Top: Falstaff standing over Hotspur with a sword. Middle: Hamlet pulling the curtain back to reveal Polonius. Bottom: Othello covering his face as he stands over Desdemona asleep in bed.

With dying a dramatic attraction, the valedictory speech takes center stage. The plain statements of debility, demise, and contrition found in medieval drama metastasize into rhetorical showpieces. Shakespeare, for the most part, bucks this trend. Of Shakespeare’s protagonists, only Romeo indulges in a protracted and florid farewell, appropriate for a poetic lover. More usually, Shakespeare prefers to let the moment of death occur without a wordy accompaniment: such prominent characters as Macbeth, Lady Macbeth, Falstaff, Cordelia, Hector, Henry IV, and Richard III die unseen; Titus and Coriolanus depart unvoiced. Juliet declares, “Then I’ll be brief” before stabbing herself. Caesar utters only the sardonic Et tu, Brute, echoed when Brutus declares before his suicide, “Caesar, now be still. / I kill’d not thee with half so good a will.” Hamlet’s last words concern the political succession before a slow fade into Horatio’s “the rest is silence.”

Presumably Hamlet had more to say, but Shakespeare prefers to pinpoint death’s arrival verbally as a simple exclamation or interruption: Lear’s “Look there, look there!”; Othello’s “Killing myself, to die upon a kiss”; Antony’s “I can no more” (he dies in the course of Cleopatra’s next speech); and Cleopatra’s own “What should I stay—.” The ellipsis serves as the signal for extinction. The soul expires on the breath.

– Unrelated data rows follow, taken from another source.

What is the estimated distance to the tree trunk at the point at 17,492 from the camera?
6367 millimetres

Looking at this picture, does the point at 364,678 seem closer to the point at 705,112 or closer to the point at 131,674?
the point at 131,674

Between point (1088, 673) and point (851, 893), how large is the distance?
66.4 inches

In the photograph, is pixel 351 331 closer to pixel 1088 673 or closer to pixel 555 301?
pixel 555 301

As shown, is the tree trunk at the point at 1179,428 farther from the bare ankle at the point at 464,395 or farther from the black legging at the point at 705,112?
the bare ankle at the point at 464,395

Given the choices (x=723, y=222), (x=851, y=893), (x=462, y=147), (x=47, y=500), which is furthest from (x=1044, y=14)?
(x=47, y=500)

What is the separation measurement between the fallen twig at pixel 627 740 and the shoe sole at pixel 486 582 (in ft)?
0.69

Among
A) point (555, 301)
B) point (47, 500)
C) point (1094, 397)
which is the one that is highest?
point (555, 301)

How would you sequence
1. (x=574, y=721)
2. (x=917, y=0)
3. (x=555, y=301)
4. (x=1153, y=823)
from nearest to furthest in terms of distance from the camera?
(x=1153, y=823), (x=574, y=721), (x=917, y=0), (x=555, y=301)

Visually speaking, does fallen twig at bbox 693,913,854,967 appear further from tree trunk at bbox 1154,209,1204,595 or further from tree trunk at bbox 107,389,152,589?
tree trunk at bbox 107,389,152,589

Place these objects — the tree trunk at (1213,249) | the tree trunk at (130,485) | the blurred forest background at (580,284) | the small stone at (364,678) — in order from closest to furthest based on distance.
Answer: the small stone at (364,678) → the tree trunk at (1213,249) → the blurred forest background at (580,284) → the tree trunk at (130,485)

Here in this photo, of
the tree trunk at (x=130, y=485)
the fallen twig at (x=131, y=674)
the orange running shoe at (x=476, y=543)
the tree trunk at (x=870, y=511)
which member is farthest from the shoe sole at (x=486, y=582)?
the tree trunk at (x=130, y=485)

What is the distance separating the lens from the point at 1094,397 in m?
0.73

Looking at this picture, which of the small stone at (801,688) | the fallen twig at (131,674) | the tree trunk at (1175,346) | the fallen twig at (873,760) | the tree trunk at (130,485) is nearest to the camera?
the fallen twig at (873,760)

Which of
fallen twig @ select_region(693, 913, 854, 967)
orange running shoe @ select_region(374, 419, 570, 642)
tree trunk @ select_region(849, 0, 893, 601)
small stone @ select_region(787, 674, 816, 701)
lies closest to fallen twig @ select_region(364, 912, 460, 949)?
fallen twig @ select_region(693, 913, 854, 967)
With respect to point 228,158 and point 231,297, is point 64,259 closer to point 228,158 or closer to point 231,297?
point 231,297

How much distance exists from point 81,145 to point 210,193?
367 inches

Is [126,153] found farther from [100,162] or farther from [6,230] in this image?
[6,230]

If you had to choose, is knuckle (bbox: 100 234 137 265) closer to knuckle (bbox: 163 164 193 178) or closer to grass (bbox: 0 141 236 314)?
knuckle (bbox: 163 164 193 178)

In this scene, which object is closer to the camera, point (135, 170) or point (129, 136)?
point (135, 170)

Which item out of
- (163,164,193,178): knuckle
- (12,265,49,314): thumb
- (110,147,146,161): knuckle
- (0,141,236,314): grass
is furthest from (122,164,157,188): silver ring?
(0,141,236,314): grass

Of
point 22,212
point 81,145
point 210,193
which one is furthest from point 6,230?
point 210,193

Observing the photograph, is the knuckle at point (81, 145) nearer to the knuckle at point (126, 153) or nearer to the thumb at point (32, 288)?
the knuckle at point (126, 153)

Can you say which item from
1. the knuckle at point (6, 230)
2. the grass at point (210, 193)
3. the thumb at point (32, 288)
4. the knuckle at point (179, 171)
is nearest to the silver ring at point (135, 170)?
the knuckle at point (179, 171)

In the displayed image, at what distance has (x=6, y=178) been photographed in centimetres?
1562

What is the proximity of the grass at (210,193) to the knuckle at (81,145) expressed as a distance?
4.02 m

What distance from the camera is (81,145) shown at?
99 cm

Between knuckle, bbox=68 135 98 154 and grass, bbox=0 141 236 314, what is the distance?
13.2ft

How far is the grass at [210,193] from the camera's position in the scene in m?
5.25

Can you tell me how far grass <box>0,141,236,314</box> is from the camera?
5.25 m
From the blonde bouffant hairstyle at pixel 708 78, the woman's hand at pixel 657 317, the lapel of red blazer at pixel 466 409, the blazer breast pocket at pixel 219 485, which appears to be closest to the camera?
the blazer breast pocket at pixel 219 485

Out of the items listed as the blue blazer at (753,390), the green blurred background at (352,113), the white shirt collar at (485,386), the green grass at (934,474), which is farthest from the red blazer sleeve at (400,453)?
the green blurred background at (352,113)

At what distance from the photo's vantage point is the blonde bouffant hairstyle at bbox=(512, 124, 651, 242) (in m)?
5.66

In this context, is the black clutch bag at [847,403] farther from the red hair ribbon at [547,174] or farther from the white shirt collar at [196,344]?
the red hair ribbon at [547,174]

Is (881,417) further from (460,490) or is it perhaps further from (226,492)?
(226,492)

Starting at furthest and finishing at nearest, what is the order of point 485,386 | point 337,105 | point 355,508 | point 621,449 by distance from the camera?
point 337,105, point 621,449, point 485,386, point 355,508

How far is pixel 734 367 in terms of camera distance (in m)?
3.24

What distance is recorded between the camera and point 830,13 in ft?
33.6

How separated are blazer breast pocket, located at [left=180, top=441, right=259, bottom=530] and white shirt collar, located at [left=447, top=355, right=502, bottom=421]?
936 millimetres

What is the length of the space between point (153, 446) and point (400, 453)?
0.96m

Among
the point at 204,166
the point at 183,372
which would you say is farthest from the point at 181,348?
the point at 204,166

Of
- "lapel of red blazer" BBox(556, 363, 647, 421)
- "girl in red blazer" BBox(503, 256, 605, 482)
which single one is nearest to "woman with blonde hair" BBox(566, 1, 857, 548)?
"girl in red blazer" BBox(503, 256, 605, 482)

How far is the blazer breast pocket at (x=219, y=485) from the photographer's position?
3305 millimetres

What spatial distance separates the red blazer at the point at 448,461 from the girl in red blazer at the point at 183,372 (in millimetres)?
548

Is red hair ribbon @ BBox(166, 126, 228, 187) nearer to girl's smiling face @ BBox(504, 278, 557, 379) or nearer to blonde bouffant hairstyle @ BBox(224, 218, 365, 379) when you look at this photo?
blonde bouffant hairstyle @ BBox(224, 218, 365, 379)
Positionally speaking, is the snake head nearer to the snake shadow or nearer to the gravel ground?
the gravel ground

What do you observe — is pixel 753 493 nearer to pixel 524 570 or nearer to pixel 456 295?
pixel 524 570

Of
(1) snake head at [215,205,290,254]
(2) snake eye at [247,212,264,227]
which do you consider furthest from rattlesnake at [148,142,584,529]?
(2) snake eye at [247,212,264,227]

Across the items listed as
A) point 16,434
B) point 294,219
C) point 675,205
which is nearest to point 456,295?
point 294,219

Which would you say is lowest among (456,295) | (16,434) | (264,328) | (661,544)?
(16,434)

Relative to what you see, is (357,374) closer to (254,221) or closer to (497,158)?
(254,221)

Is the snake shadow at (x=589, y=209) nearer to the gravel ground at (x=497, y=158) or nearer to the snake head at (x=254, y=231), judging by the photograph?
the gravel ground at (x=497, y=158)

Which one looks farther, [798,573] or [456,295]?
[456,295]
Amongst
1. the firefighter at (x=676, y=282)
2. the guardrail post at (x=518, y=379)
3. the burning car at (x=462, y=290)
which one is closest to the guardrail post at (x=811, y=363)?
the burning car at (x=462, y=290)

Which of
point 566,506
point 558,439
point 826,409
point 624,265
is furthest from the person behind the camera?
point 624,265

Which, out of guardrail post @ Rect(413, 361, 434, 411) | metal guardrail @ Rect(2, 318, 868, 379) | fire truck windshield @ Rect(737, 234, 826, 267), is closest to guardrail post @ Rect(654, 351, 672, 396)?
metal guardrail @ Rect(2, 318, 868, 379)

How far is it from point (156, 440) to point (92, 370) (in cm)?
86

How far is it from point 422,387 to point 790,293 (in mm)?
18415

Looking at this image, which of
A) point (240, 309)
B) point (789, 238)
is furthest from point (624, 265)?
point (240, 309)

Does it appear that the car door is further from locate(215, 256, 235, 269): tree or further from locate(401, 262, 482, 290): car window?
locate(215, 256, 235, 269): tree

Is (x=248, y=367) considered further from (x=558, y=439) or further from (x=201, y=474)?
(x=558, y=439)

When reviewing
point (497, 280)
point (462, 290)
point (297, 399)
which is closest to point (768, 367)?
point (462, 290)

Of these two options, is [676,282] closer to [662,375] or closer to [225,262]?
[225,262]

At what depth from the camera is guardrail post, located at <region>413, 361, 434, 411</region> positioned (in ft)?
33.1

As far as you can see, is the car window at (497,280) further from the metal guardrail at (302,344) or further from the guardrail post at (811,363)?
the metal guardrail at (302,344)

One of the most extended death scenes in Shakespeare is the stifling of Desdemona by Othello. Implored by Emilia to “speake againe,” she recovers just enough to affirm her innocence—“A guiltlesse death, I dye!”—and to forgive her erring husband: “Commend me to my kinde Lord: oh farewell.” Unlike an exemplary Christian but like a compliant spouse, she commends herself not to the Lord but to her lord and master. Henry Jackson, a young scholar soon to be a fellow of Corpus Christi, left a Latin record of seeing Othello at Oxford in September 1610. He was especially struck by the dying moments of Desdemona, who “pleaded her case very well” and “moved [us] more after she was murdered, when lying on the bed she appealed to the spectators’ pity with her very expression.” Jackson’s notation is pregnant in suggesting, first, how the audience’s attention could be riveted on a stage death; then, that a boy actor might move it by skilled mimicry; and, last, that the action of dying was drawn out. Attending a Royal Shakespeare Company Othello recently, a critic records that “the affective power of her slow death here was…remarkable.” Desdemona enacts dying both in extenso and in extremis.

Rhetorical reticence makes Shakespeare an outlier. Most of his contemporaries have their dying heroes spout magniloquent tirades. In scenes of judicial execution, the condemned usually puts up a show of defiance or stubbornness before uttering a repentant “scaffold speech.” This reassures the audience that murder will out in a world ruled by Providence.